Furthermore, the prepared data also could be find in "/work/scitas-share/datasets/Vita/civil-459"
#Replace the follwing path in src/dataset/loader.py -> def define_path() to your own path
all_anns_paths = {'JAAD': {'anns': '/work/scitas-share/datasets/Vita/civil-459/JAAD/data_cache/jaad_database.pkl',
'split': 'DATA/annotations/JAAD/splits/'},
}
all_image_dir = {'JAAD': '/work/scitas-share/datasets/Vita/civil-459/JAAD/images',}
Clone this repository in order to use it.
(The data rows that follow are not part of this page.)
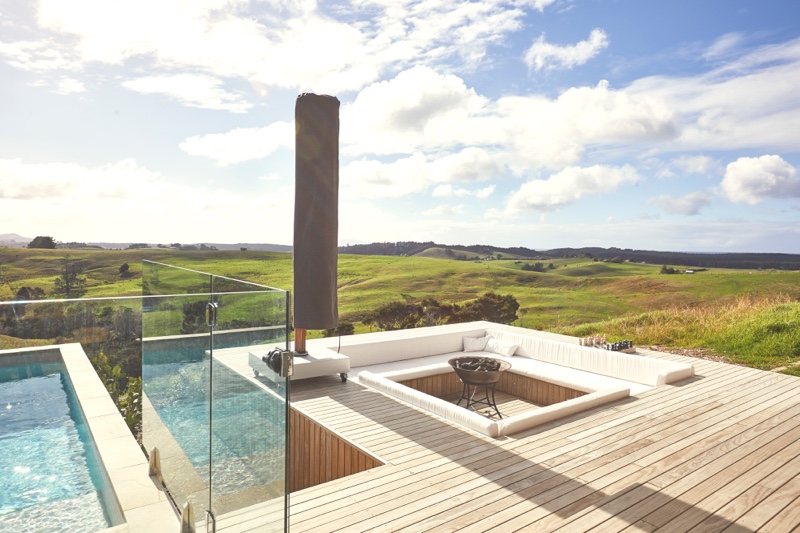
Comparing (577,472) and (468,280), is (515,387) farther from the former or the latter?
(468,280)

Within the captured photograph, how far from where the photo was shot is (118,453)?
3.55 meters

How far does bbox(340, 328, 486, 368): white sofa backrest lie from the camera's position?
5492mm

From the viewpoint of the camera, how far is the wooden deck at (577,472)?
7.73 ft

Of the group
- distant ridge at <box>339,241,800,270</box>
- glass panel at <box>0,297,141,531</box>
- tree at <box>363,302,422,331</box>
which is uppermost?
distant ridge at <box>339,241,800,270</box>

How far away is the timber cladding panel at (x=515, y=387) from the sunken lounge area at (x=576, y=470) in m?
0.77

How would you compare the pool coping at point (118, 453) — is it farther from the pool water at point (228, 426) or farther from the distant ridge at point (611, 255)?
the distant ridge at point (611, 255)

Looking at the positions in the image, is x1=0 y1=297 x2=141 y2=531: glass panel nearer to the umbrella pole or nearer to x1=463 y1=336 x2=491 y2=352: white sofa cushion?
the umbrella pole

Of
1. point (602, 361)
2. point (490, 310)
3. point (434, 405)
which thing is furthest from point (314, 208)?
point (490, 310)

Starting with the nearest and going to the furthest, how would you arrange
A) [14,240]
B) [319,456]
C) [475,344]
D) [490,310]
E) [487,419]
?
[487,419]
[319,456]
[475,344]
[490,310]
[14,240]

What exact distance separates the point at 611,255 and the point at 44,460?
24296 millimetres

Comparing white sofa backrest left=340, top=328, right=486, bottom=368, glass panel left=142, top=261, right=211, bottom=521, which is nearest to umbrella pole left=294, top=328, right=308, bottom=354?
white sofa backrest left=340, top=328, right=486, bottom=368

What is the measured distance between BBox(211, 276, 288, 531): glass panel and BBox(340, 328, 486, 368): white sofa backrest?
317cm

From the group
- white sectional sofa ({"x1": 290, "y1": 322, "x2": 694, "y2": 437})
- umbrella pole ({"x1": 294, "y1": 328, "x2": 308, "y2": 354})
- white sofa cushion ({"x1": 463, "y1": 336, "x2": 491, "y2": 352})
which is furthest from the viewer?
white sofa cushion ({"x1": 463, "y1": 336, "x2": 491, "y2": 352})

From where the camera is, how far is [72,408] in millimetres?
4801
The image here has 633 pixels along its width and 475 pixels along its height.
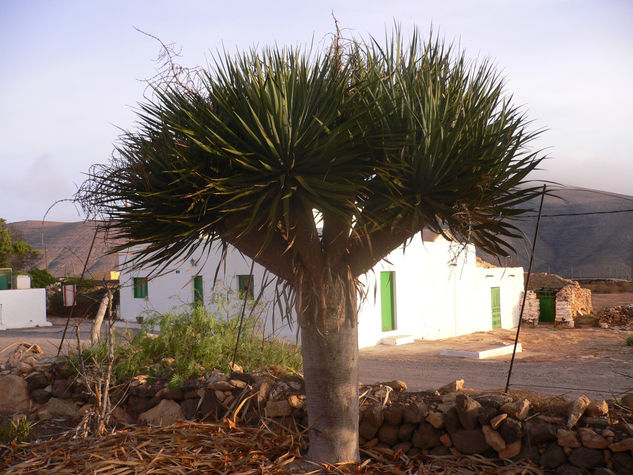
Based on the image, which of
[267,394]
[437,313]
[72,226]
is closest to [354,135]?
[267,394]

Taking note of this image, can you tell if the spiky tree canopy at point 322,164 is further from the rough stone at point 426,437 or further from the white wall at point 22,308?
the white wall at point 22,308

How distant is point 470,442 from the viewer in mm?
4898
# To clone the repository using HTTPS
git clone https://github.com/vita-student-projects/Group9_PedestrianIntentionDetection.git
cd Group9_PedestrianIntentionDetection
All dependencies can be found in the requirements.txt
file.
# To install dependencies
pip install -r requirements.txt
# To install torch with cuda
pip install torch==1.10.1+cu111 torchvision==0.11.2+cu111 torchaudio==0.10.1 -f https://download.pytorch.org/whl/cu111/torch_stable.html
This project has been tested with Python 3.7.7, PyTorch 1.10.1, CUDA 11.1.
Hyperparameter:
max-frames: observation frame length (if not specified, default fps=5, so max-frames=5 means 1 second)
pred: prediction frame length
Training hybrid model:
train_crnn.py --cnn-encoder-path checkpoints/upbeat-wood-247/CNN_Encoder.pt --rnn-decoder-path checkpoints/vague-darkness-248/LSTM_pos_vel.pt --pred 5 --max-frame 5 -lr 5e-6 -wd 1e-2 --early-stopping-patience 5
Training cnn encoder:
train_cnn.py --epochs 50 --early-stopping-patience 5 -wd 1e-3 --pred 5 -lr 1e-5
Training rnn encoder:
train_rnn.py --epochs 50 --early-stopping-patience 5 -lr 1e-4 -wd 1e-4 --pred 5 --max-frames 5
The models are assessed using the F1 score, and to facilitate further analysis, we additionally provide the confusion matrices.
Evaluate hybrid model:
python eval_hybrid.py -cp checkpoints/silvery-music-263/crnn_lr1e-05_wd0.01_JAAD_pred5_bs4_202305311752.pt --max-frames 5 --pred 5 --mode hybrid
Evaluate cnn model:
python eval_hybrid.py -cp checkpoints/upbeat-wood-247/CNN_Encoder_lr1e-05_wd0.001_JAAD_pred5_bs4_202305311510.pt --pred 5 --mode cnn_only
Evaluate rnn model:
python eval_hybrid.py -cp checkpoints/vague-darkness-248/rnn_only_lr0.0001_wd0.0001_JAAD_pred5_bs4_202305311554.pt --max-frames 5 --pred 5 --mode rnn_only
Test/f1 | |
---|---|
Hybrid model | 0.8035 |
CNN encoder | 0.7808 |
RNN encoder | 0.812 |
The detailed plots(loss, f1, prediction distribution ....) could be found in the following link:
Green: crossing Red: non-crossing Target: word Prediction: bounding box
Sum up, the work predicts pedestrian road crossing behaviors using the hybrid model, and also cnn encoder and rnn encoder.
[1] Dongxu Guo, Taylor Mordan, and Alexandre Alahi. Pedestrian Stop and Go Forecasting with Hybrid Feature Fusion. 2022. arXiv: 2203.02489 [cs.CV] .
[2] Amir Rasouli, Iuliia Kotseruba, and John K. Tsotsos. “Are They Going to Cross? A Benchmark Dataset and Baseline for Pedestrian Crosswalk Behavior”. In: 2017 IEEE International Conference on Computer Vision Workshops (ICCVW). 2017, pp. 206–213. doi: 10.1109/ICCVW.2017.33.